For our final Object of the Month for 2023 we are ending the year with a bang by featuring the work of English inventor and rocket artillery pioneer Sir William Congreve.
Readers of The Times on Friday 20 June 1828 might have seen an advertisement for the Waterloo Fete taking place in the Royal Gardens, Vauxhall. That evening an exact representation of the field of battle was to take place with a superb display of fireworks “during which the novel exhibition of a real Congreve War Rocket as used against Algiers and other fortified towns and against the Burmese, and at the capture of Bhurtpore” could be seen.
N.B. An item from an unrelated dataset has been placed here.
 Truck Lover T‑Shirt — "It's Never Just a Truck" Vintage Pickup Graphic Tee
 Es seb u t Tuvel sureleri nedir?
It continued that “the intensity and power of burning of this dreadful machine must be seen to be described.”
Twenty years earlier the British inventor Sir William Congreve developed this rocket artillery based upon those used by the Kingdom of Mysore against the East India Company during the Anglo-Mysore Wars between 1780 and 1799. Fortunately, captured examples were sent to Britain where Congreve was Comptroller of the Royal Laboratories and Superintendent of Military Machines at Woolwich. Here at the Royal Arsenal an 1801 military rocket research and development programme was so successful that the first demonstration came in 1805.
Congreve’s rockets were of various sizes consisting of a cylinder of soft hammered iron of around 200 mm (8 inches) long and 38 mm to 76 mm (1.5 inches to 3 inches) in diameter. Closed at one end this was strapped to a bamboo shaft of around 1219 mm (4 feet) long. The cylinder acted as the combustion chamber and contained compressed gunpowder as the propellant and included half a kilogram (1 lb) of gunpowder as the explosive charge.
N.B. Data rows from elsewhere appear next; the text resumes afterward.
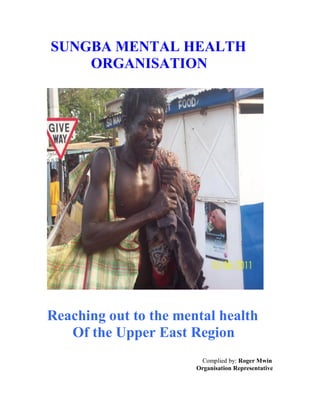 SUNGBA MENTAL HEALTH
ORGANISATION
Reaching out to the mental health
Of the Upper East Region
Complied by: Roger Mwin
Organisation Representative
 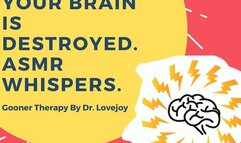 Goon Until Your Brain Is Destroyed ASMR Whispers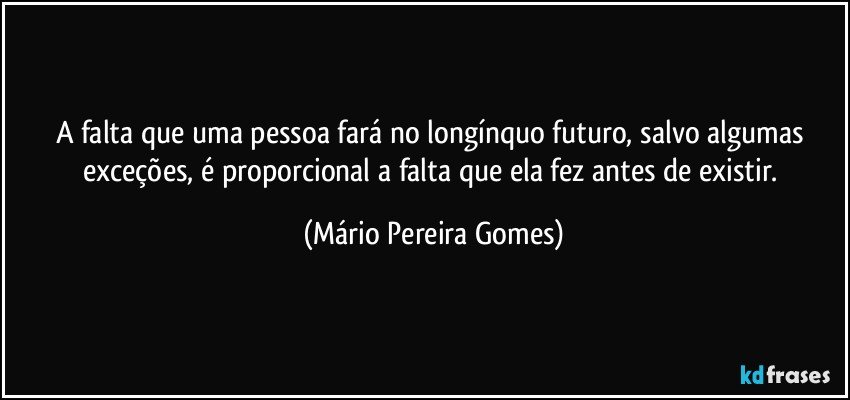 A falta que uma pessoa fará no longínquo futuro, salvo algumas exceções, é proporcional a falta que ela fez antes de existir. (Mário Pereira Gomes)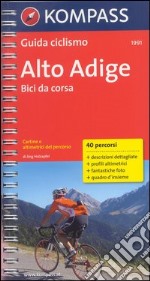 Guida ciclismo n. 1991. Bici da corsa. Alto Adige libro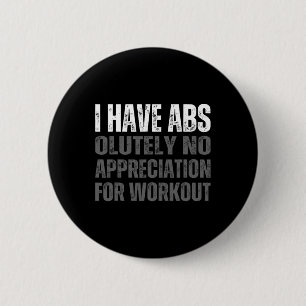Funny Abs Humour  6 Cm Round Badge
By 1813 heavy 45 kg and 136 kg (100 pounder and 300 pounder) rockets were available for long range use as were medium 11 kg and 19.5 kg (24-pounder and 42-pounder) rockets as well as light 2.7 kg to 8.2 kg (6-pounder to 18-pounder) rockets. Extreme range for the heavy varieties was around 2286 m (2500 yards).
This was a successful weapon used during the Napoleonic Wars (1796-1815), the War of 1812, the First Anglo-Burmese War (1824) and even the Crimean War (1853-1856) and Indian Rebellion (1857). Congreve Rockets were superseded by William Hale’s spinning rockets in the 1870s.